Distributed hypertables and regular hypertables look very similar, with the main difference being that distributed chunks are not stored locally. There are also some features of regular hypertables that distributed hypertables do not support (see section on current limitations).

Distributed databases and nodes

A distributed hypertable exists in a distributed database that consists of multiple databases stored across one or more TimescaleDB instances. A database that is part of a distributed database can assume the role of either an access node or a data node (but not both).

A client connects to an access node database. The access node then distributes the requests and queries appropriately to data nodes, and aggregates the results received from the data nodes. Access nodes store cluster-wide information about the different data nodes as well as how chunks are distributed across those data nodes. Access nodes can also store non-distributed hypertables, as well as regular PostgreSQL tables.

Data nodes do not store cluster-wide information, and otherwise look just as if they were stand-alone TimescaleDB instances. You should not directly access hypertables or chunks on data nodes. Doing so might lead to inconsistent distributed hypertables.

It is important to note that access nodes and data nodes both run TimescaleDB, and for all intents and purposes, act just like a single instance of TimescaleDB from an operational perspective.

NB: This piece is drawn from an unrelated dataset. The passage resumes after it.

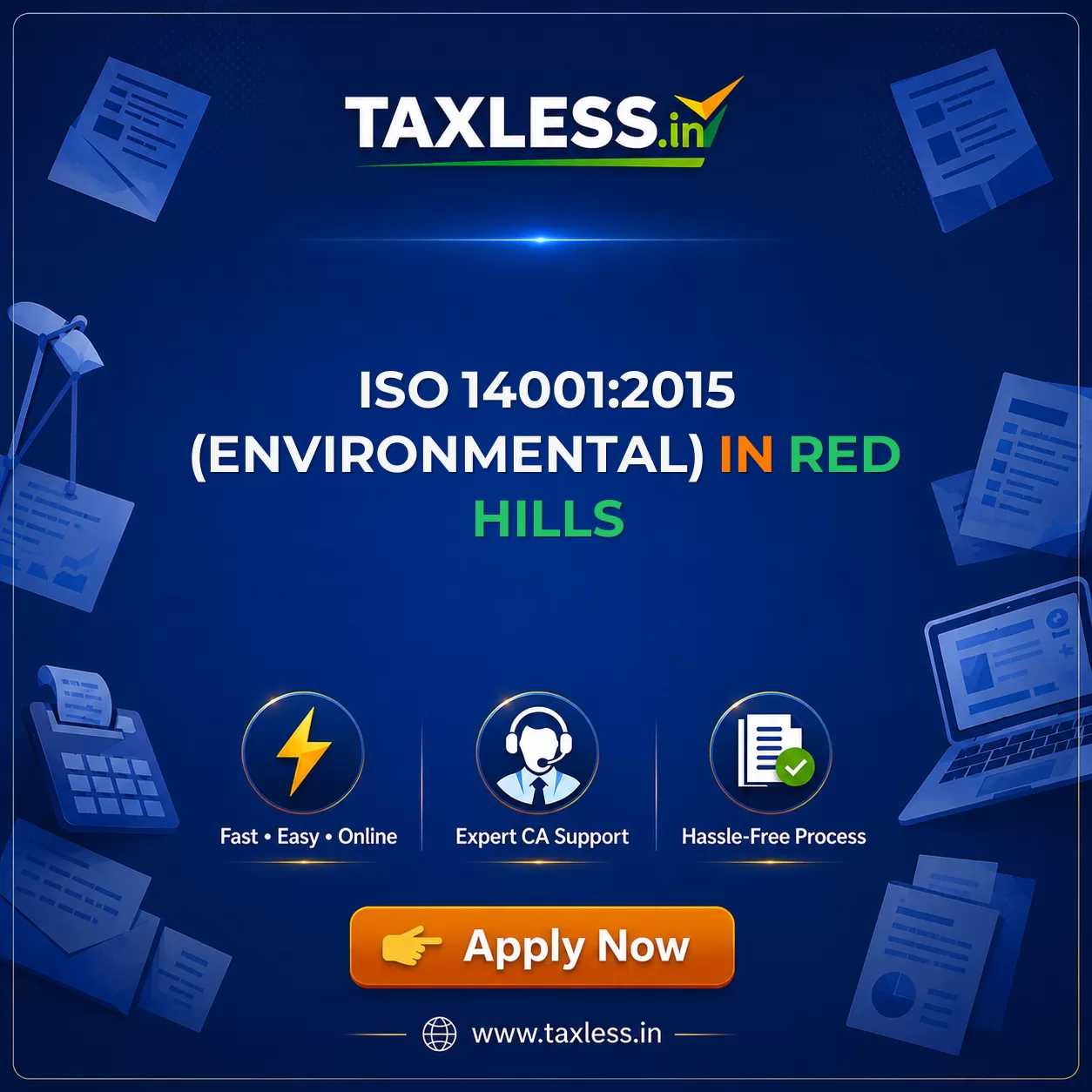 ISO 14001:2015 (Environmental) in Red Hills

Configuring distributed hypertables

To ensure best performance, you should partition a distributed hypertable by both time and space. If you only partition data by time, that chunk has to fill up before the access node chooses another data node to store the next chunk, so during that chunk’s time interval, all writes to the latest interval is handled by a single data node, rather than load balanced across all available data nodes. On the other hand, if you specify a space partition, the access node distributes chunks across multiple data nodes based on the space partition so that multiple chunks are created for a given chunk time interval, and both reads and writes to that recent time interval are load balanced across the cluster.

By default, we automatically set the number of space partitions equal to the number of data nodes if a value is not specified. The system also increases the number of space partitions, if necessary, when adding new data nodes. If setting manually, we recommend that the number of space partitions are equal or a multiple of the number of data nodes associated with the distributed hypertable for optimal data distribution across data nodes. In case of multiple space partitions, only the first space partition is used to determine how chunks are distributed across servers.

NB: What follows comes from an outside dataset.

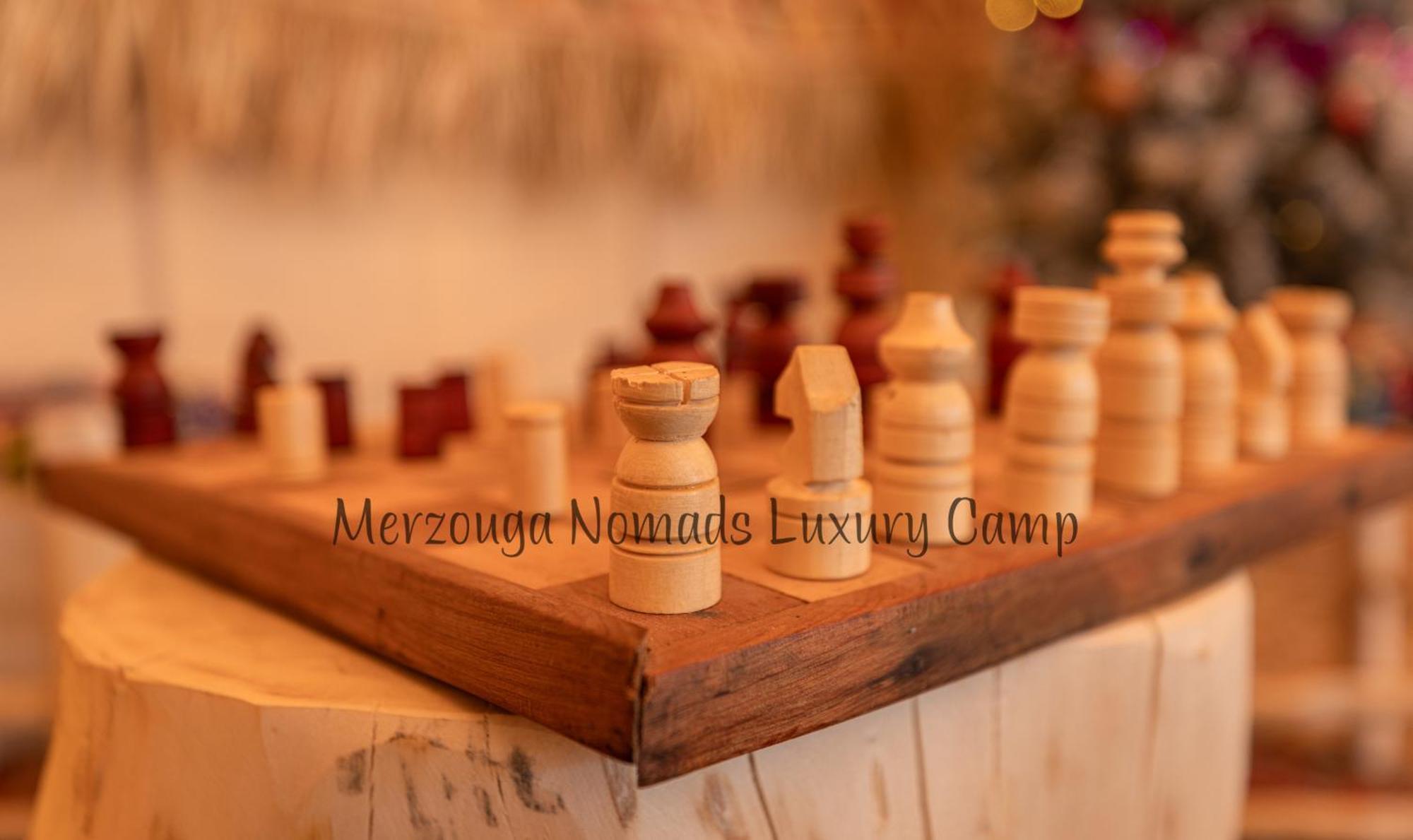 Merzouga Nomads Luxury Camp المظهر الخارجي الصورة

Scaling distributed hypertables

As time-series data grows, a common use case is to add data nodes to expand the storage and compute capacity of distributed hypertables. Thus, TimescaleDB can be elastically scaled out by simply adding data nodes to a distributed database.

As mentioned earlier, TimescaleDB adjusts the number of space partitions as new data nodes are added. Although existing chunks do not have their space partitions updated, the new settings are applied to newly created chunks. Because of this behavior, we do not need to move data between data nodes when the cluster size is increased, and simply update how data is distributed for the next time interval. Writes for new incoming data leverage the new partitioning settings, while the access node can still support queries across all chunks (even those that were created using the old partitioning settings). Do note that although the number of space partitions can be changed, the column on which the data is partitioned can not be changed.